日本人として、そのあはれみの心でもって、日本人という一つの和を一本同じ桜の木とたとえれば、いや、もっと大きな一本の桜の木とするならば、人種、国籍、文化、宗教、言語などをこえた、同じ赤い血が流れて生きている人間という桜の花の木と考えていいでしょう。そして、この同じ一本の木から今咲いているものもあれば、同時に散り落ちていくものもあるという、咲くことと散り落ちることが、生と死の表裏一体性を同時に象徴していると認識できると思います。

桜の花びらが散り落ちる中で花見を楽しむ日本人で涙を流しながら悲しんでいる人はまずいません。皆、今咲いている桜の美しさに身とれて楽しんでます。しかし、節穴でもないかぎり、私達の目は、同時に散り落ちている花、そして、すでに落ちた花をも同時に見ているはずです。しかし、死を生と切り離そうとする心理作用が働くと、それを見れないような偏見となってしまいます。心のなかにこうした心理作用、つまり、仏教で咎める”計らい”があれば私達の心の眼は森田療法でいうように現実をあるがままに認識し受け入れることができなくなり、それゆえ、不安にとらわれる確率が高くなります。

まだ桜の花が咲き、散り落ちるまでに、地域にもよりますが、おおむね3か月ほどありまが、新しい年の初めに、改めて、また新しい年を迎えることができた意義を、そうできなかった人達のことをも思いながら、もののあはれの心でもってかみしめてみたらどうでしょうか?そうすることは本当に”辛気臭い”、または、”正月早々縁起でもない”ことなのでしょうか?

## [課題]
桜と生死について述べた文章のうち、「桜の花びらが散り落ちる中で花」という語句を含む部分から始まり「らわれる確率が高くなります。」で終わる箇所を、一字も変えずに書き出してください。 本文の後に続く資料は参照しなくてかまいません。

## [保存データ]
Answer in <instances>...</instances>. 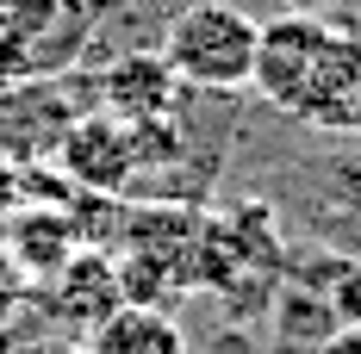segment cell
<instances>
[{
	"label": "cell",
	"instance_id": "ba28073f",
	"mask_svg": "<svg viewBox=\"0 0 361 354\" xmlns=\"http://www.w3.org/2000/svg\"><path fill=\"white\" fill-rule=\"evenodd\" d=\"M44 298H50V311L69 323V329H94L100 317H112L118 305H125V292H118V261H112L106 248L81 243L44 280Z\"/></svg>",
	"mask_w": 361,
	"mask_h": 354
},
{
	"label": "cell",
	"instance_id": "277c9868",
	"mask_svg": "<svg viewBox=\"0 0 361 354\" xmlns=\"http://www.w3.org/2000/svg\"><path fill=\"white\" fill-rule=\"evenodd\" d=\"M281 230L268 206H237V212L206 217V248H200V286L243 292L250 280L281 274Z\"/></svg>",
	"mask_w": 361,
	"mask_h": 354
},
{
	"label": "cell",
	"instance_id": "ac0fdd59",
	"mask_svg": "<svg viewBox=\"0 0 361 354\" xmlns=\"http://www.w3.org/2000/svg\"><path fill=\"white\" fill-rule=\"evenodd\" d=\"M0 87H6V75H0Z\"/></svg>",
	"mask_w": 361,
	"mask_h": 354
},
{
	"label": "cell",
	"instance_id": "9a60e30c",
	"mask_svg": "<svg viewBox=\"0 0 361 354\" xmlns=\"http://www.w3.org/2000/svg\"><path fill=\"white\" fill-rule=\"evenodd\" d=\"M13 354H87V342H69V336H37V342H25V348Z\"/></svg>",
	"mask_w": 361,
	"mask_h": 354
},
{
	"label": "cell",
	"instance_id": "30bf717a",
	"mask_svg": "<svg viewBox=\"0 0 361 354\" xmlns=\"http://www.w3.org/2000/svg\"><path fill=\"white\" fill-rule=\"evenodd\" d=\"M87 354H187V336L156 305H118L87 329Z\"/></svg>",
	"mask_w": 361,
	"mask_h": 354
},
{
	"label": "cell",
	"instance_id": "9c48e42d",
	"mask_svg": "<svg viewBox=\"0 0 361 354\" xmlns=\"http://www.w3.org/2000/svg\"><path fill=\"white\" fill-rule=\"evenodd\" d=\"M0 243L13 248V261L32 274V286H44L63 261H69L75 248L87 243V230L75 224L69 206H44V199H19L13 217L0 224Z\"/></svg>",
	"mask_w": 361,
	"mask_h": 354
},
{
	"label": "cell",
	"instance_id": "e0dca14e",
	"mask_svg": "<svg viewBox=\"0 0 361 354\" xmlns=\"http://www.w3.org/2000/svg\"><path fill=\"white\" fill-rule=\"evenodd\" d=\"M349 131H361V81H355V106H349Z\"/></svg>",
	"mask_w": 361,
	"mask_h": 354
},
{
	"label": "cell",
	"instance_id": "52a82bcc",
	"mask_svg": "<svg viewBox=\"0 0 361 354\" xmlns=\"http://www.w3.org/2000/svg\"><path fill=\"white\" fill-rule=\"evenodd\" d=\"M180 75L169 69L162 50H125L100 69V112L125 118V125H149V118H175Z\"/></svg>",
	"mask_w": 361,
	"mask_h": 354
},
{
	"label": "cell",
	"instance_id": "3957f363",
	"mask_svg": "<svg viewBox=\"0 0 361 354\" xmlns=\"http://www.w3.org/2000/svg\"><path fill=\"white\" fill-rule=\"evenodd\" d=\"M255 44H262V19H250L231 0H193V6H180L169 19L162 56L180 75V87L243 94L255 75Z\"/></svg>",
	"mask_w": 361,
	"mask_h": 354
},
{
	"label": "cell",
	"instance_id": "4fadbf2b",
	"mask_svg": "<svg viewBox=\"0 0 361 354\" xmlns=\"http://www.w3.org/2000/svg\"><path fill=\"white\" fill-rule=\"evenodd\" d=\"M312 354H361V323H343V329H330V336H324Z\"/></svg>",
	"mask_w": 361,
	"mask_h": 354
},
{
	"label": "cell",
	"instance_id": "8992f818",
	"mask_svg": "<svg viewBox=\"0 0 361 354\" xmlns=\"http://www.w3.org/2000/svg\"><path fill=\"white\" fill-rule=\"evenodd\" d=\"M75 125V100L63 81L50 75H25V81H6L0 87V156L32 168V162H50L63 131Z\"/></svg>",
	"mask_w": 361,
	"mask_h": 354
},
{
	"label": "cell",
	"instance_id": "6da1fadb",
	"mask_svg": "<svg viewBox=\"0 0 361 354\" xmlns=\"http://www.w3.org/2000/svg\"><path fill=\"white\" fill-rule=\"evenodd\" d=\"M355 81H361V37L336 32L324 13H281L262 25L250 87L274 112L318 125V131H349Z\"/></svg>",
	"mask_w": 361,
	"mask_h": 354
},
{
	"label": "cell",
	"instance_id": "7a4b0ae2",
	"mask_svg": "<svg viewBox=\"0 0 361 354\" xmlns=\"http://www.w3.org/2000/svg\"><path fill=\"white\" fill-rule=\"evenodd\" d=\"M200 248H206V217L187 206H144L125 217L118 230V292L125 305H156L169 311V298L200 286Z\"/></svg>",
	"mask_w": 361,
	"mask_h": 354
},
{
	"label": "cell",
	"instance_id": "5b68a950",
	"mask_svg": "<svg viewBox=\"0 0 361 354\" xmlns=\"http://www.w3.org/2000/svg\"><path fill=\"white\" fill-rule=\"evenodd\" d=\"M56 175H69L75 193H94V199H112L125 193L131 175H137V143H131V125L112 118V112H75V125L56 143Z\"/></svg>",
	"mask_w": 361,
	"mask_h": 354
},
{
	"label": "cell",
	"instance_id": "5bb4252c",
	"mask_svg": "<svg viewBox=\"0 0 361 354\" xmlns=\"http://www.w3.org/2000/svg\"><path fill=\"white\" fill-rule=\"evenodd\" d=\"M13 206H19V162L0 156V224L13 217Z\"/></svg>",
	"mask_w": 361,
	"mask_h": 354
},
{
	"label": "cell",
	"instance_id": "8fae6325",
	"mask_svg": "<svg viewBox=\"0 0 361 354\" xmlns=\"http://www.w3.org/2000/svg\"><path fill=\"white\" fill-rule=\"evenodd\" d=\"M299 286H312L318 298H324L330 323L343 329V323H361V261L355 255H324V261H312V274Z\"/></svg>",
	"mask_w": 361,
	"mask_h": 354
},
{
	"label": "cell",
	"instance_id": "2e32d148",
	"mask_svg": "<svg viewBox=\"0 0 361 354\" xmlns=\"http://www.w3.org/2000/svg\"><path fill=\"white\" fill-rule=\"evenodd\" d=\"M336 0H287V13H330Z\"/></svg>",
	"mask_w": 361,
	"mask_h": 354
},
{
	"label": "cell",
	"instance_id": "7c38bea8",
	"mask_svg": "<svg viewBox=\"0 0 361 354\" xmlns=\"http://www.w3.org/2000/svg\"><path fill=\"white\" fill-rule=\"evenodd\" d=\"M25 298H32V274H25L19 261H13V248L0 243V317H13V311H19Z\"/></svg>",
	"mask_w": 361,
	"mask_h": 354
}]
</instances>
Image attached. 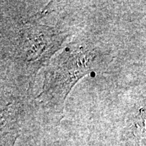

## [回答]
桜の花びらが散り落ちる中で花見を楽しむ日本人で涙を流しながら悲しんでいる人はまずいません。皆、今咲いている桜の美しさに身とれて楽しんでます。しかし、節穴でもないかぎり、私達の目は、同時に散り落ちている花、そして、すでに落ちた花をも同時に見ているはずです。しかし、死を生と切り離そうとする心理作用が働くと、それを見れないような偏見となってしまいます。心のなかにこうした心理作用、つまり、仏教で咎める”計らい”があれば私達の心の眼は森田療法でいうように現実をあるがままに認識し受け入れることができなくなり、それゆえ、不安にとらわれる確率が高くなります。